Anxiety and rage began to well up in his waking hours. One night, the couple fell into a heated argument. Salinas moved out.
Now, he stutters for the first time in his life. Sometimes, he said, his mind becomes mired in the past, and he calls out for his young children who long since have grown.
“His memory went back to the ’70s,” Dominguez said. “He was asking what time Dallas was coming on.”
The train, Salinas said, still rumbles into his dreams.
“I see the whole thing happening again and again,” he said.
Others not worried
The fears of Marcelinda Guadiana, however, have been calmed.
Guadiana, 68, remembers feeling her floorboards shake moments before a boxcar slid into the house directly behind hers on Hickman.
A few days later, she wept at the prospect that her home could be next.
She since has found peace.
“They fixed the tracks good now,” she said. “It doesn’t feel the way it used to. I feel comfortable with them now.”

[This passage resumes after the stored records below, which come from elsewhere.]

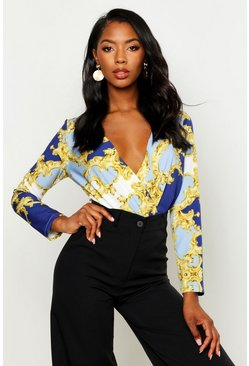 Womens Blue Satin Chain Print Wrap Bodysuit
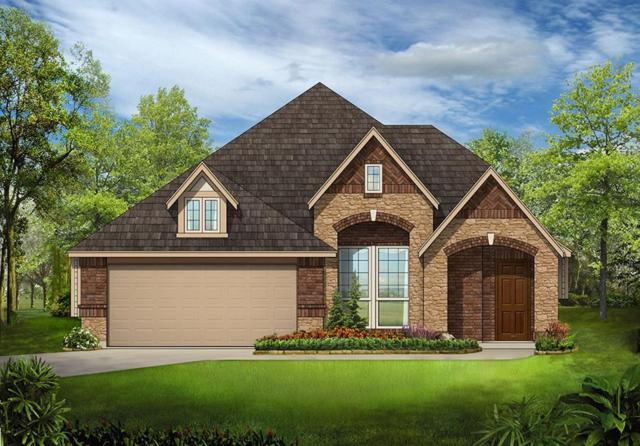 1309 Monticello Drive, Burleson, TX 76028 (MLS #13974825) :: The Mitchell Group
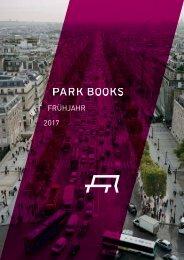 Park Books Vorschau Fruejahr 2017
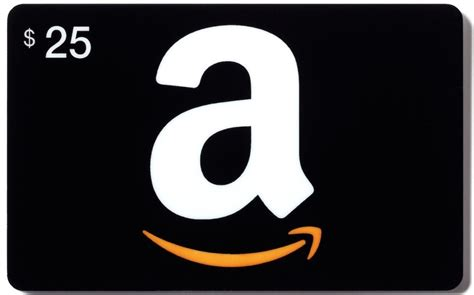 Amazon Gift Card Reddit - win amazon gift card super stocking stuffer giveaway hop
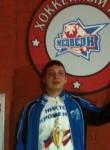Evgeniy, 30, Balashikha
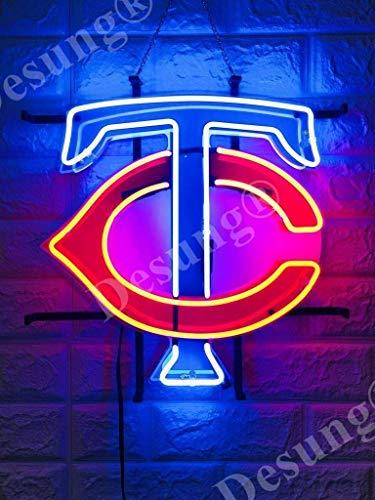Minnesota Twins Neon Light Price Compare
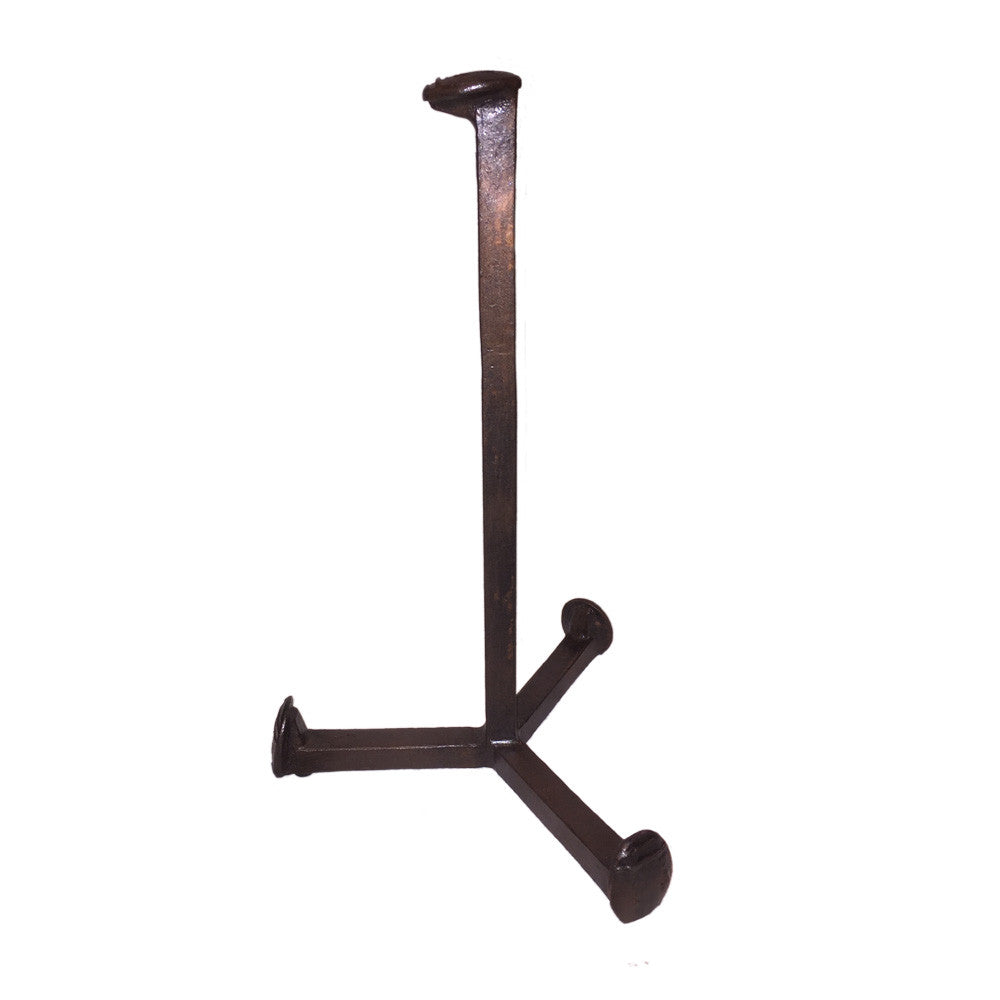 Cobre Railroad Spike Paper Towel Holder Countertop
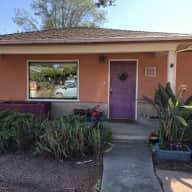 Comfortable, Colorful Family Home and Garden in Santa Cruz, a Laid-Back California Beach Community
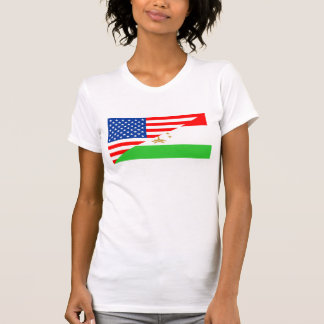 united states america tajikistan half flag usa cou T-Shirt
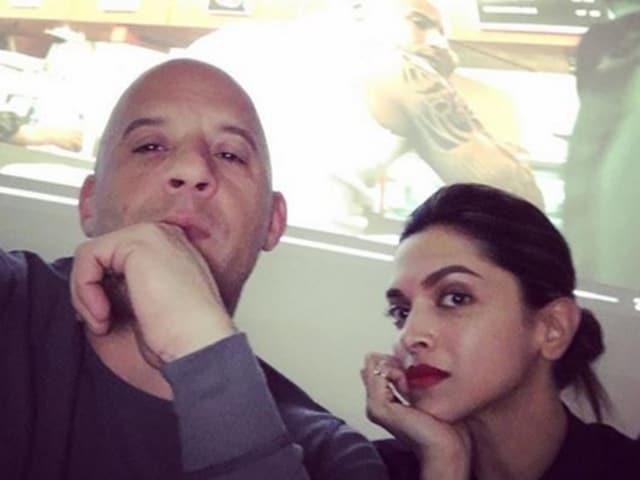 Deepika Padukone,Vin Diesel,Irrfan Khan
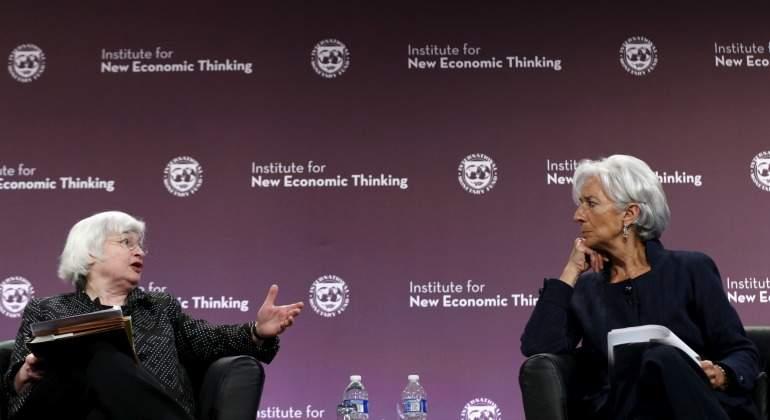 Presidenta de la Fed rinde su testimonio ante el Congreso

David Heinemann, a resident on Weymouth, echoed her composure.
“I don’t worry about it,” he said. “I like the neighborhood, the people. Tracks are just one of those little inconveniences of life, like living next to the airport.”
Different kind of hurt
Joe Arbona, a Union Pacific spokesman, said the damaged tracks have been replaced, and the company is working with people affected by the wreck.
“Safety is a very important factor for us,” he said. “Right there, you had a derailment. Fortunately, no one was hurt.”
For Salinas and Dominguez, who said they aren’t seeking damages against Union Pacific, hurt sometimes is inflicted in ways not visible.
“They say there were no victims,” Salinas said. “I think I was a victim.”